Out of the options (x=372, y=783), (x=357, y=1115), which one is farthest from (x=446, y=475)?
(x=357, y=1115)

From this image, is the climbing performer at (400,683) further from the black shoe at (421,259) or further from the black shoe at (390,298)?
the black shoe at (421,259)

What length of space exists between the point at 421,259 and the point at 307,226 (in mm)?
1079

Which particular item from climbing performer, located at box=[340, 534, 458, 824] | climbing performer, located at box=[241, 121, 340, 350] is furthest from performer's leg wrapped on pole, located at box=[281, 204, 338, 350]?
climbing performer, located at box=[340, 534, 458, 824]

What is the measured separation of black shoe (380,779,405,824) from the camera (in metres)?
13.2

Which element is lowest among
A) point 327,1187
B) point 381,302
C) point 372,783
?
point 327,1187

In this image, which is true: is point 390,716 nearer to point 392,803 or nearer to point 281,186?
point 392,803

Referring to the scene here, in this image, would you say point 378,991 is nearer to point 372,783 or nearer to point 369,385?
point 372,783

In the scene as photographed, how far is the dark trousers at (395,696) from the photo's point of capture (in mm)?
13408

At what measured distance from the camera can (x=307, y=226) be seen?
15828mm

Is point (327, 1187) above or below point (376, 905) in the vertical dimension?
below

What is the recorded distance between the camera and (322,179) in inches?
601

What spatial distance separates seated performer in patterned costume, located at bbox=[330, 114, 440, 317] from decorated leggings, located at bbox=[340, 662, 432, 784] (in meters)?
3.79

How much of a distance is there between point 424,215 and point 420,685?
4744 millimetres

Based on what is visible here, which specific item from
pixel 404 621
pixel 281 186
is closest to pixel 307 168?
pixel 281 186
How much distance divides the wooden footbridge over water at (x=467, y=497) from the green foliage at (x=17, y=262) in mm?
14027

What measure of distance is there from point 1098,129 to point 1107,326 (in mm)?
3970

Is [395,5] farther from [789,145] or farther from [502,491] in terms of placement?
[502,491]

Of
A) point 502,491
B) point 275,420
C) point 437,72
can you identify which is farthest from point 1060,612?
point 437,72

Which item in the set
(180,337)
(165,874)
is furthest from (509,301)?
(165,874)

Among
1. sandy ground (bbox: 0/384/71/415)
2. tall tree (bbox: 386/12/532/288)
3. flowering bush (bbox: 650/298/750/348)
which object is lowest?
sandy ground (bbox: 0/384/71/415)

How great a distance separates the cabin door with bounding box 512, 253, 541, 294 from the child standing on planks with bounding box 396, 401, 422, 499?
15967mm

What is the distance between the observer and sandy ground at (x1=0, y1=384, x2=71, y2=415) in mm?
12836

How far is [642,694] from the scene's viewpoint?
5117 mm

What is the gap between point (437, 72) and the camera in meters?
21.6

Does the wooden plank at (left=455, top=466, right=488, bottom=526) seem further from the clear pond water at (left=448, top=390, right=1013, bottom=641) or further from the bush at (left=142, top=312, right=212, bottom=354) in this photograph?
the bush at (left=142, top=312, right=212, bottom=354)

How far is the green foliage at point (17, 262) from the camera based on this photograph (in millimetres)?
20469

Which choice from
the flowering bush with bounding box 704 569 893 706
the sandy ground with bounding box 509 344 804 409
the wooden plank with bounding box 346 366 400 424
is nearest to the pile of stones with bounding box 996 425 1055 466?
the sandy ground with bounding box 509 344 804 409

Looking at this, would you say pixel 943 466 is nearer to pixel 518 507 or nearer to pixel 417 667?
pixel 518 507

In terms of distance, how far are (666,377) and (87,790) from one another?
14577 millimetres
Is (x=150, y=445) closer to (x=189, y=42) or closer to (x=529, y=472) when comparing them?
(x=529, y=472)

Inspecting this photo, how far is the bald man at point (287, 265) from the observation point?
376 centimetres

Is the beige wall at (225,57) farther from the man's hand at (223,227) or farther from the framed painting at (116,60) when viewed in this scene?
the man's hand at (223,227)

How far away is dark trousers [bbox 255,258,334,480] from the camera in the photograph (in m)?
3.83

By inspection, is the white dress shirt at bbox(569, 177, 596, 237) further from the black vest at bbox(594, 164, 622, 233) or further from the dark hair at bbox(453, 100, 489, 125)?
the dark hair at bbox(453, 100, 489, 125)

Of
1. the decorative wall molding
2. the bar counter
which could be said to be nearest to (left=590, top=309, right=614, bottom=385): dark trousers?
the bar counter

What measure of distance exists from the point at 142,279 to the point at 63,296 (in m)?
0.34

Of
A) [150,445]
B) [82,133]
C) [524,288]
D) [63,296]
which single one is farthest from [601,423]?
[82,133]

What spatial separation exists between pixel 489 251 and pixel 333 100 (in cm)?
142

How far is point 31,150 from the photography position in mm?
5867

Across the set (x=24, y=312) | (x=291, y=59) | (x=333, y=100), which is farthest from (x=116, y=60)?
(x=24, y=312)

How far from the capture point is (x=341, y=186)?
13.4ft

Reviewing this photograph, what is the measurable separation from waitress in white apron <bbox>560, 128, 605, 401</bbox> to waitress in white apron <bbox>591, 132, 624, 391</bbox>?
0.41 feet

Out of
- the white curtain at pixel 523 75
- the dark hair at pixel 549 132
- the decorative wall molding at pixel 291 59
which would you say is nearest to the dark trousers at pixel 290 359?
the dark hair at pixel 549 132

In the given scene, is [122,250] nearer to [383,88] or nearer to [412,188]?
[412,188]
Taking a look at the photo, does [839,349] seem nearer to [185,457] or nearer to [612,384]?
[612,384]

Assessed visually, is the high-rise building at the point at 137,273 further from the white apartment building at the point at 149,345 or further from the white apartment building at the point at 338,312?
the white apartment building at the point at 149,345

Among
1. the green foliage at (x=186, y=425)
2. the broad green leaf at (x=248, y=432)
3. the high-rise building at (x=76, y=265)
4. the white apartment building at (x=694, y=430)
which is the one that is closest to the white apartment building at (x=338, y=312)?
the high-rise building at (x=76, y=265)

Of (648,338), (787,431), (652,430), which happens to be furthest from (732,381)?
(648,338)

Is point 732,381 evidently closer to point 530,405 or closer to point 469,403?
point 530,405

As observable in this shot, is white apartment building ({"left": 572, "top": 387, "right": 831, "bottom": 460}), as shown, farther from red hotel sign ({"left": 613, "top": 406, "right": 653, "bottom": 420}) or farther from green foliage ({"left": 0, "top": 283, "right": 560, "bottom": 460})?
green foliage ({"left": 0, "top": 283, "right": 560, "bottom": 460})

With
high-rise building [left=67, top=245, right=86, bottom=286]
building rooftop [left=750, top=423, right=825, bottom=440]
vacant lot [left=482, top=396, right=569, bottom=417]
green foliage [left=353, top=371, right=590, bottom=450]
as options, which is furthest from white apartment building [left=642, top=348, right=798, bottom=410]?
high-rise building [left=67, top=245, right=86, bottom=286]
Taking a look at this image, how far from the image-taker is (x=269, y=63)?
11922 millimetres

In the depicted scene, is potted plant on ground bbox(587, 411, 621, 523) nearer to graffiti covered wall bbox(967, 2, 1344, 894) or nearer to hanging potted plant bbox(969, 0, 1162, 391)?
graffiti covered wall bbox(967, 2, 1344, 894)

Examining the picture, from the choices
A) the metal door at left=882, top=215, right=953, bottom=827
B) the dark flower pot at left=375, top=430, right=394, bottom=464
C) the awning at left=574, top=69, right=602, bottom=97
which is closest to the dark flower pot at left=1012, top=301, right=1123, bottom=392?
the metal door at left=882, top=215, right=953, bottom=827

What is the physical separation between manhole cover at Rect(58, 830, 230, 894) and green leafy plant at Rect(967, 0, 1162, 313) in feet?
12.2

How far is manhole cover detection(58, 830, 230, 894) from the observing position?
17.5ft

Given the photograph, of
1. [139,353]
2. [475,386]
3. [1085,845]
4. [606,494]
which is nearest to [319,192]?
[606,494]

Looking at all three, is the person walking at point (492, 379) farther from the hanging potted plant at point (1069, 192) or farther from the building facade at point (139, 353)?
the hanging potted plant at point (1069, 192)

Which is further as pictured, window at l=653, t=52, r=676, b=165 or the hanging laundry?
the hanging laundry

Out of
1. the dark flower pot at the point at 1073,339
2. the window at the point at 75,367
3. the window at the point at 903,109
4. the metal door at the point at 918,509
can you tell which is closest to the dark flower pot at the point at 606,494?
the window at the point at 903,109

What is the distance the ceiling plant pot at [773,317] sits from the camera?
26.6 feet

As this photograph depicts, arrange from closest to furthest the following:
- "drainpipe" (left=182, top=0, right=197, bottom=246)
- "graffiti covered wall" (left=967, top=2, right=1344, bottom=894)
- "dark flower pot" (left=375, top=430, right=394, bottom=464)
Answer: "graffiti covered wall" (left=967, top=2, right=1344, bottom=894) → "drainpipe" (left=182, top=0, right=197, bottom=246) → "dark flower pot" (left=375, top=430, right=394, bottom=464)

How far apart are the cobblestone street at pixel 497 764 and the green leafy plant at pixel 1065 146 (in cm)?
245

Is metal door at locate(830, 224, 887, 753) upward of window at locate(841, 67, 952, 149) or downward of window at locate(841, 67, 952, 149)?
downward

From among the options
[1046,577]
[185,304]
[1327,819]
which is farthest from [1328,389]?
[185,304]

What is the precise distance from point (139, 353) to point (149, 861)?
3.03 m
· · · · ·
Everything from the line containing "How far apart" to the last line of the entries above should be quoted exactly, and only that.

**Solution for this exercise:**
How far apart are the cobblestone street at pixel 497 764 and the green leafy plant at pixel 1065 146 (in cm)?
245

Is metal door at locate(830, 224, 887, 753) upward of window at locate(841, 67, 952, 149) or downward of window at locate(841, 67, 952, 149)?
downward

From among the options
[1046,577]
[185,304]
[1327,819]
which is farthest from [1328,389]?
[185,304]

What is the precise distance from point (139, 353) to point (149, 861)?
3.03 m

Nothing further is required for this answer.